Here is the basic structure of a Comic class.

class Comic:
    self.num        # comic number
    self.url        # comci url (not the api endpoint)
    self.title      # comic title
    self.trans      # comic transcript (missing for over 1000+ comics)
    self.alt        # comic alt text
    self.img        # comic image url
    self.content    # comic content

The content is stripped out from the images using googles tessaract OCR engine, which has been made available to python.

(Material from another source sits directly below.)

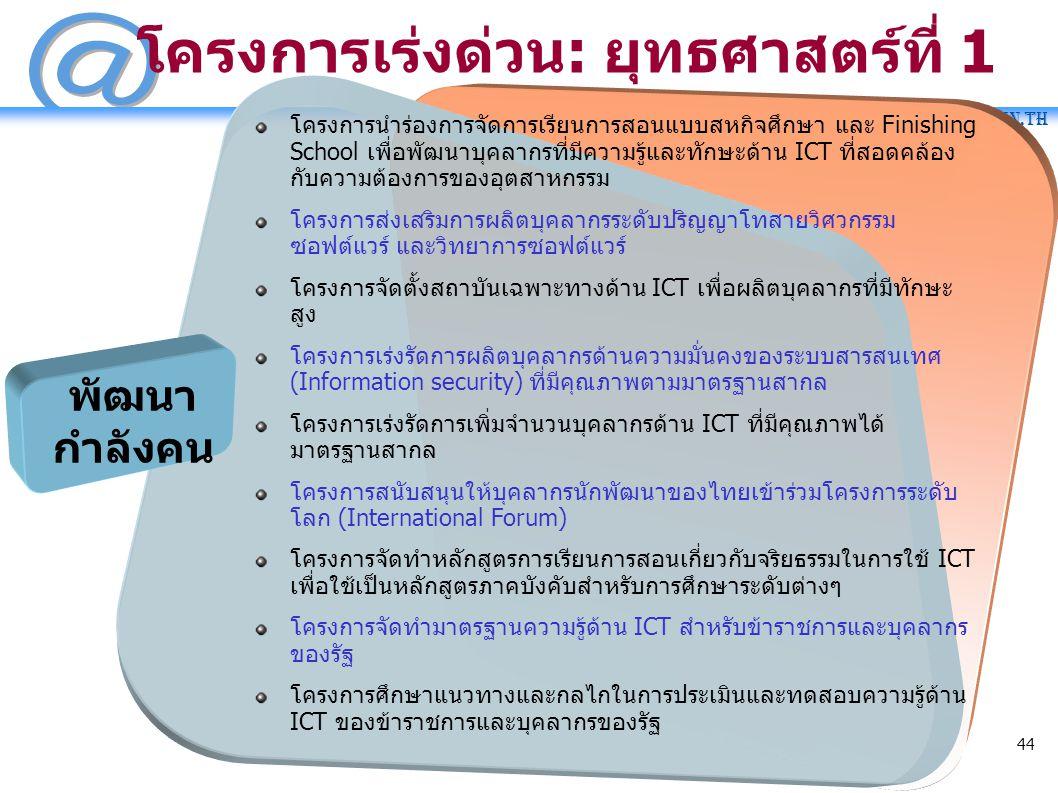SM@RT.in.th 44 โครงการนำร่องการจัดการเรียนการสอนแบบสหกิจศึกษา และ Finishing School เพื่อพัฒนาบุคลากรที่มีความรู้และทักษะด้าน ICT ที่สอดคล้อง กับความต้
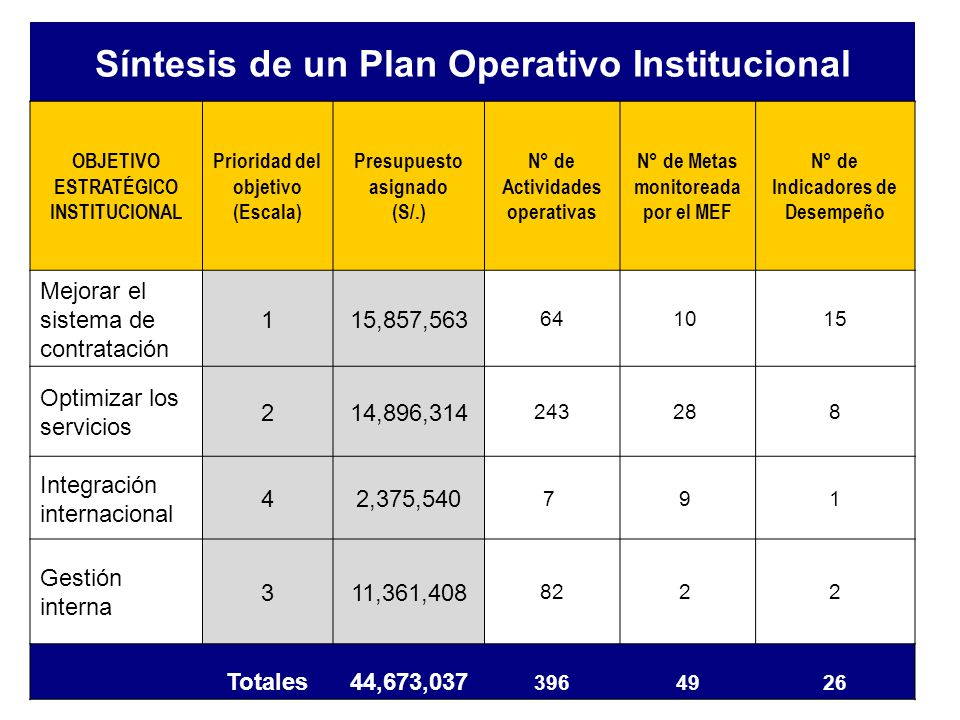 Síntesis de un Plan Operativo Institucional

How this app works is it dumps all the data locally in a csv for quick access in effort to use the api as less as possible. Ofcourse there a ton of comics that need to be retrived. In addition to the api call, running a sequential task of using an OCR to get the data from the comics is way too time consuming, especially when you are handling with anything over 1000s in number. Hence there was a need for a simple parallelisation operation

def get_session():
    if not hasattr(thread_local, "session"):
        thread_local.session = requests.Session()
    return thread_local.session

# Returns a list of data in the same order as the csv file
def get_comic_data(comic_num):
    comic_data = Comic(num=comic_num) # this neatly give me a Comic object that i can handle
    # ...
    print(f"Data for comic {comic_num} fetched sucessfully")
    comic_data_nlist.append(data)


# Threading function to get all comcis
def fetch_all_comics(nums_list):
    with concurrent.futures.ThreadPoolExecutor(max_workers=10) as executor:
        executor.map(get_comic_data, nums_list)

    print("++++++ APPENDING & UPDATING COMICS +++++++")

What was supposed to be a 2 hour job of sequentially handling all the tasks got reduced down to 5 minutes (5 minutes and 23 seconds to be exact :P). This function is automatically called when any operation is called for using the CLI tool. Hence making data available for latest queries as well as for the fuzzy finder.